Exercise prompt: Copy word for word the stretch of the entries below from the line containing "How far from the observer's" through the end of the entries, both ends included.
Start of Dataset records
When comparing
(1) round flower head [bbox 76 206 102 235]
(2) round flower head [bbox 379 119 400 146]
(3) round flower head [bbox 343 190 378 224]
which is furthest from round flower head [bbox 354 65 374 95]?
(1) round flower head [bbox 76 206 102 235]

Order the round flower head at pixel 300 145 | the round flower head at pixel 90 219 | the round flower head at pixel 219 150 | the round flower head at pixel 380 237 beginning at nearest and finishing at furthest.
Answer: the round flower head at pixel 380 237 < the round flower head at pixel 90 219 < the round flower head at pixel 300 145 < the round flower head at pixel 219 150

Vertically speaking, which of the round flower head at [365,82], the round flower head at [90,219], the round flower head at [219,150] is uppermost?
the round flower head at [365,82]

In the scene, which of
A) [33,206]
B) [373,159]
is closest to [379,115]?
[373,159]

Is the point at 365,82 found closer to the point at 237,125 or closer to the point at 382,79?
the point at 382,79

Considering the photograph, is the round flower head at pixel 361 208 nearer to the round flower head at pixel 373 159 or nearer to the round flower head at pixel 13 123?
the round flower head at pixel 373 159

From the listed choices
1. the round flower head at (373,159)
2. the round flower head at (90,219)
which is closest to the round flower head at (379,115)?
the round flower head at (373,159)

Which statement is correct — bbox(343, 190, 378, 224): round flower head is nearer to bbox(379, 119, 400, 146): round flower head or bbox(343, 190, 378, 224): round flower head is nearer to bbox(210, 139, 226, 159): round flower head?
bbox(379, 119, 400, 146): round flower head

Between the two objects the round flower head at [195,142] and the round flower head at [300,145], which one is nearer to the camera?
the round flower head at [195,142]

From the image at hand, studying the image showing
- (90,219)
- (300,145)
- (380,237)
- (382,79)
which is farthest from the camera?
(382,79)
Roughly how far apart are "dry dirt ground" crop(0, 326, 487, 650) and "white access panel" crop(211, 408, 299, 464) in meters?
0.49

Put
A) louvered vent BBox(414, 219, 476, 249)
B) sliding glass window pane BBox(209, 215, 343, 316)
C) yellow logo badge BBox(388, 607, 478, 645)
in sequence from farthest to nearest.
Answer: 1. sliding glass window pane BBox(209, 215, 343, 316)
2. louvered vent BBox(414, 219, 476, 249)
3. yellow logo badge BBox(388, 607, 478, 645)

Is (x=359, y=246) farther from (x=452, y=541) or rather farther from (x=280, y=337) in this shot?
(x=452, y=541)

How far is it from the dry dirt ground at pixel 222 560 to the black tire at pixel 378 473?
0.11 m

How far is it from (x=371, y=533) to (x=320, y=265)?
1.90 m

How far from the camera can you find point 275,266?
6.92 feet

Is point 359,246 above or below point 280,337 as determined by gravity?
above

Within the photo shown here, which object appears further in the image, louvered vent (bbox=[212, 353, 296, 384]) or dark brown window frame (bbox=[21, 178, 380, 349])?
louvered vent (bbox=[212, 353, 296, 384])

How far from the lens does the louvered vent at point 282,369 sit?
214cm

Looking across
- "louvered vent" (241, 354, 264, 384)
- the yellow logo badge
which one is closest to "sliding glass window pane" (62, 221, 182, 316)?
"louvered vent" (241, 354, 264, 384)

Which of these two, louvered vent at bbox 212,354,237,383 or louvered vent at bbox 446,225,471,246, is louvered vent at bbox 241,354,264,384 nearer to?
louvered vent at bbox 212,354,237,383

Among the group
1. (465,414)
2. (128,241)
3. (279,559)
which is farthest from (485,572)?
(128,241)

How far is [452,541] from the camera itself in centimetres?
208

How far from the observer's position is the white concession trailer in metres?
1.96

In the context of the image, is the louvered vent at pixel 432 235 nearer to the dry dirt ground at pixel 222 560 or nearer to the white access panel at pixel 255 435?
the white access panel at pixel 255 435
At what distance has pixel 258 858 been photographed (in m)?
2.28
End of Dataset records
Answer in full:
How far from the observer's position is the white concession trailer in metres?
1.96

In the context of the image, is the louvered vent at pixel 432 235 nearer to the dry dirt ground at pixel 222 560 or nearer to the white access panel at pixel 255 435?
the white access panel at pixel 255 435
At what distance has pixel 258 858 been photographed (in m)?
2.28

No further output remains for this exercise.